Buone notizie per chi ha intenzione di sottoscrivere un mutuo: a breve ci sarà una riduzione del tasso variabile. Dopo dieci rialzi consecutivi, le rate dei mutui variabili sono aumentate dell’80%, passando da 500 euro a 900 euro al mese. La Federazione autonoma bancari italiani prevede un calo progressivo dei tassi.

La Banca Centrale Europea ha deciso di lasciare inalterati i tassi di interesse nelle riunioni tra la fine del 2023 e l’inizio del 2024. Si prevede una riduzione a partire da giugno, beneficiando i mutuatari. Le rate dei mutui a tasso fisso, sottoscritte tra il 2021 e il 2022, rimarranno inalterate fino alla fine del piano di rimborso.

L’allentamento monetario atteso vedrà le rate dei mutui a tasso variabile diminuire. Ad oggi, queste rate sono cresciute fino all’80%, ma con la prevista riduzione dei tassi di interesse, i mutuatari potranno finalmente vedere un alleggerimento del carico economico. Il tasso fisso medio è recentemente sceso a 3,7 punti percentuali, mentre i mutui a tasso variabile superano ancora i 4 punti percentuali.

In Italia, circa sette milioni di famiglie sono indebitate, di cui tre milioni e mezzo hanno un mutuo per l’acquisto di una casa. L’analisi della Fabi evidenzia che il valore complessivo dei mutui era pari a 424 miliardi di euro alla fine del primo trimestre. Rispetto al 2020, l’ammontare è cresciuto, sebbene sia in calo rispetto al 2022. Di questo totale, circa 140 miliardi di euro sono mutui a tasso variabile, mentre 280 miliardi di euro sono mutui a tasso fisso.
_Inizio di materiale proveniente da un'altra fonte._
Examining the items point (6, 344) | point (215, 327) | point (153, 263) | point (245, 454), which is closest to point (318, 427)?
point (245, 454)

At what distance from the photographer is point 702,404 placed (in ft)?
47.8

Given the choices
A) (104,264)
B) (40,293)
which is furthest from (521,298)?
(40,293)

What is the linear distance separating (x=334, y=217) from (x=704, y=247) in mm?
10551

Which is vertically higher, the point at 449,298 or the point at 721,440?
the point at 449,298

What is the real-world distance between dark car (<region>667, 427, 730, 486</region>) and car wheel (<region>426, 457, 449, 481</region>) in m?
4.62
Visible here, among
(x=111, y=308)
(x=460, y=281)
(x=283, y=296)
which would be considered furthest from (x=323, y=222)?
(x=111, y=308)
Gli istituti di credito hanno erogato oltre 240 miliardi di euro di finanziamenti ai cittadini, ma negli ultimi mesi si è registrato un calo, confermando un aumento dei tassi di interesse dal luglio 2022. Nel biennio 2022/2023, i tassi di interesse sui prestiti sono aumentati, raggiungendo i 4,5 punti percentuali. Recentemente, le banche stanno anticipando la riduzione dei tassi di interesse in previsione di una politica monetaria più espansiva da parte della Bce. Questo comporterà vantaggi significativi per l’acquisto di immobili, autovetture ed elettrodomestici.